The illusion of thought
When you ask a modern LLM to solve a multi-step problem, what comes out looks remarkably like reasoning. The model breaks the problem down, considers intermediate steps, and arrives at an answer. It even second-guesses itself sometimes, "wait, let me reconsider", which feels almost disconcertingly human.
But here's the uncomfortable truth: none of this is reasoning in the human sense. What's happening is statistical pattern matching operating at a scale and complexity that simulates reasoning convincingly enough for many use cases. Understanding where the simulation breaks down is critical for anyone building production systems on top of these models.
What chain-of-thought actually does
Chain-of-thought prompting, asking a model to "think step by step", was one of the biggest single improvements to LLM performance on reasoning tasks. The mechanism isn't mysterious: by generating intermediate tokens, the model creates its own context for subsequent tokens.
Think of it like this. If you ask someone to multiply 247 × 384 without writing anything down, they'll struggle. If you let them work through partial products on paper, the problem becomes tractable. The LLM is doing something structurally similar, each step of "reasoning" conditions the next step on a richer context.
The crucial difference: a human doing long multiplication understands the algorithm. The LLM has learned that sequences of intermediate calculations tend to precede correct answers in its training data. It's the difference between knowing why something works and having seen it work many times before.
Where the cracks show
Planning across long horizons. LLMs struggle with problems that require maintaining a plan over many steps while adapting to new information. They can execute a plan they've been given, but generating and revising plans dynamically is a known weak point. This manifests as models that start a complex task confidently and then lose the thread three steps in.
Negative constraints. Tell an LLM to do something without doing a specific thing, and it will frequently do that exact thing. The model's attention mechanism is better at activating relevant patterns than it is at suppressing them. "Don't mention the budget" makes the concept of budget more salient, not less.
Verification vs. generation. LLMs are significantly better at generating answers than verifying them. A model that produces a wrong answer will often confidently assert that the answer is correct when asked to check its work. This is why systems that separate generation from verification, using different models or different prompts, consistently outperform single-pass approaches.
Counterfactual reasoning. Ask an LLM to reason about a world where basic facts are different (e.g., "what if gravity repelled instead of attracted?"), and the model typically struggles to maintain internal consistency. It can generate creative responses, but the logical structure tends to collapse because its training data overwhelmingly reflects the real world.
What this means for production systems
The practical implications are straightforward but often ignored:
- Don't trust a single pass. Systems that generate, verify, and refine in separate stages are more reliable than those that ask for one answer.
- Ground responses in facts. Retrieval-augmented generation (RAG) isn't just a nice-to-have, it's essential whenever factual accuracy matters, because the model's parametric knowledge is fundamentally unreliable.

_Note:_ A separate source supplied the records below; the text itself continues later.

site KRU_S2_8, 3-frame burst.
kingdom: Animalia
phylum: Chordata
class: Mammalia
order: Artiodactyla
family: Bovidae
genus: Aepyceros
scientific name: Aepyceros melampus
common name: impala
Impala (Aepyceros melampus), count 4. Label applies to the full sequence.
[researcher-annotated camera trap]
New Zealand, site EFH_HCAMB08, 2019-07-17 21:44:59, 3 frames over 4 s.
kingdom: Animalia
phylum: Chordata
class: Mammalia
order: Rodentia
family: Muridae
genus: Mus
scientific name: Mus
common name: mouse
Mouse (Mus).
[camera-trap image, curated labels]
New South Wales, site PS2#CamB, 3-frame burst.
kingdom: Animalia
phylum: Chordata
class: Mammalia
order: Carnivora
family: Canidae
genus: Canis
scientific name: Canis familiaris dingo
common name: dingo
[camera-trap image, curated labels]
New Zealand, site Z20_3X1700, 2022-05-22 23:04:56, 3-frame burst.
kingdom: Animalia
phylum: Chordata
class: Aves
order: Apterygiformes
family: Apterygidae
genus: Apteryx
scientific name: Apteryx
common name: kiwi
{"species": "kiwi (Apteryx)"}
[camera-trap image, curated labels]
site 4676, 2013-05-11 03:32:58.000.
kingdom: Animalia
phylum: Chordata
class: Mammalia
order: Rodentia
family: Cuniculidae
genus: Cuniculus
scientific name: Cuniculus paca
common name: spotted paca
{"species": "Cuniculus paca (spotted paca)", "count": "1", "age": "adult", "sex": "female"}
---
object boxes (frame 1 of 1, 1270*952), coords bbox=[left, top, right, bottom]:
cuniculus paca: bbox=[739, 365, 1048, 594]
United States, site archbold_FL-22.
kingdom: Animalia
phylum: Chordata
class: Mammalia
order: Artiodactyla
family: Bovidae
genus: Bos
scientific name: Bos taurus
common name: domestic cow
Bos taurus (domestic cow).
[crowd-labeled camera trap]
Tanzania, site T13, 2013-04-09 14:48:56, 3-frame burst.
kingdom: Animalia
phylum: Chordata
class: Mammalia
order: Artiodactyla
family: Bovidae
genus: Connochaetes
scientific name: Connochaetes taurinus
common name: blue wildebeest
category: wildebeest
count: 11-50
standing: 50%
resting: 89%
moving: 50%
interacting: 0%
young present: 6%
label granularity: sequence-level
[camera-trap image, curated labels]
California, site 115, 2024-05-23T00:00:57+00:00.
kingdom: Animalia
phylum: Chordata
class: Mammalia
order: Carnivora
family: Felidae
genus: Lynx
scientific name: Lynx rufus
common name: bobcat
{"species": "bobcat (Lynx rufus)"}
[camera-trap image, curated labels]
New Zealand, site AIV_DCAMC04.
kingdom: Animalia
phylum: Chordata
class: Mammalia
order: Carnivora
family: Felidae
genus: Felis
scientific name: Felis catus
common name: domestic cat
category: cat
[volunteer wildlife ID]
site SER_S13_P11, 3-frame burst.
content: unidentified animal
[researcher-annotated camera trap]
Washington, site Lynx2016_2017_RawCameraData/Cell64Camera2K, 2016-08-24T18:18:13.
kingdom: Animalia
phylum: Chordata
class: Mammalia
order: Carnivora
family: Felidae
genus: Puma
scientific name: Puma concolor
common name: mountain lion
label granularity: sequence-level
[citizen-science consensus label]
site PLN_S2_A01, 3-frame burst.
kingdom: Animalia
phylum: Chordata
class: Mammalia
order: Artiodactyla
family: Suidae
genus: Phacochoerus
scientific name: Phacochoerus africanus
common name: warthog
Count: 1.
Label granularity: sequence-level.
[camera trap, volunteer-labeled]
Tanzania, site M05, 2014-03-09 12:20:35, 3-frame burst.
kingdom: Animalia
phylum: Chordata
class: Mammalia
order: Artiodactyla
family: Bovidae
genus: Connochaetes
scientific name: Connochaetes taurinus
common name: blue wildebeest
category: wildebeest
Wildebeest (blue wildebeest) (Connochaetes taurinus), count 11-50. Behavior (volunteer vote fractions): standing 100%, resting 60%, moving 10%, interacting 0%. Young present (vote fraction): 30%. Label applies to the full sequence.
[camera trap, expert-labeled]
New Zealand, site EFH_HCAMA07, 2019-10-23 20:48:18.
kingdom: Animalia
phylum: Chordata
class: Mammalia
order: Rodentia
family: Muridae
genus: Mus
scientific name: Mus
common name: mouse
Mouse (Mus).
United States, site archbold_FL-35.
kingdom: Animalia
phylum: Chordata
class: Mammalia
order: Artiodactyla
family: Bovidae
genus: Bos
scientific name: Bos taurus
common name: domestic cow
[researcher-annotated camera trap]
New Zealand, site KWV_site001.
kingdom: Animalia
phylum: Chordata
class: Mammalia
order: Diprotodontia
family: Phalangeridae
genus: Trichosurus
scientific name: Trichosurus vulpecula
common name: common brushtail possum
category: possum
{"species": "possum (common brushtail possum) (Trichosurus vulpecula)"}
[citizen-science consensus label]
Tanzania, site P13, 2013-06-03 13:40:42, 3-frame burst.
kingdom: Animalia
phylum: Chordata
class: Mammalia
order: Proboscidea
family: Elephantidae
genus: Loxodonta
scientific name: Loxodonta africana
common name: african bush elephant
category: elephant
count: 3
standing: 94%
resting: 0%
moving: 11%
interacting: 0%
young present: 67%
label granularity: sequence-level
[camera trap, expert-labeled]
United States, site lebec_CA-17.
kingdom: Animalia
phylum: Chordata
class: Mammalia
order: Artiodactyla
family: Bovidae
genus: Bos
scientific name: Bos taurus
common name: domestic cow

- Design for graceful failure. When an LLM gets something wrong, it's usually confidently wrong. Your system needs detection and recovery mechanisms that don't depend on the model self-correcting.
- Know your task distribution. LLMs excel at some tasks and fail at others in ways that are somewhat predictable. Classification, summarization, and translation are strong. Long-horizon planning and precise constraint satisfaction are weak.
The honest assessment
LLMs are the most capable general-purpose language systems ever built, and their ability to simulate reasoning is genuinely useful. But building production systems requires understanding the gap between "looks like reasoning" and "is reasoning." The models that seem most human are often the most dangerous precisely because they're convincing when they're wrong.
The organizations getting the most out of AI aren't treating LLMs as oracles. They're treating them as components, powerful, imperfect, and best used in systems designed around their actual capabilities rather than their apparent ones.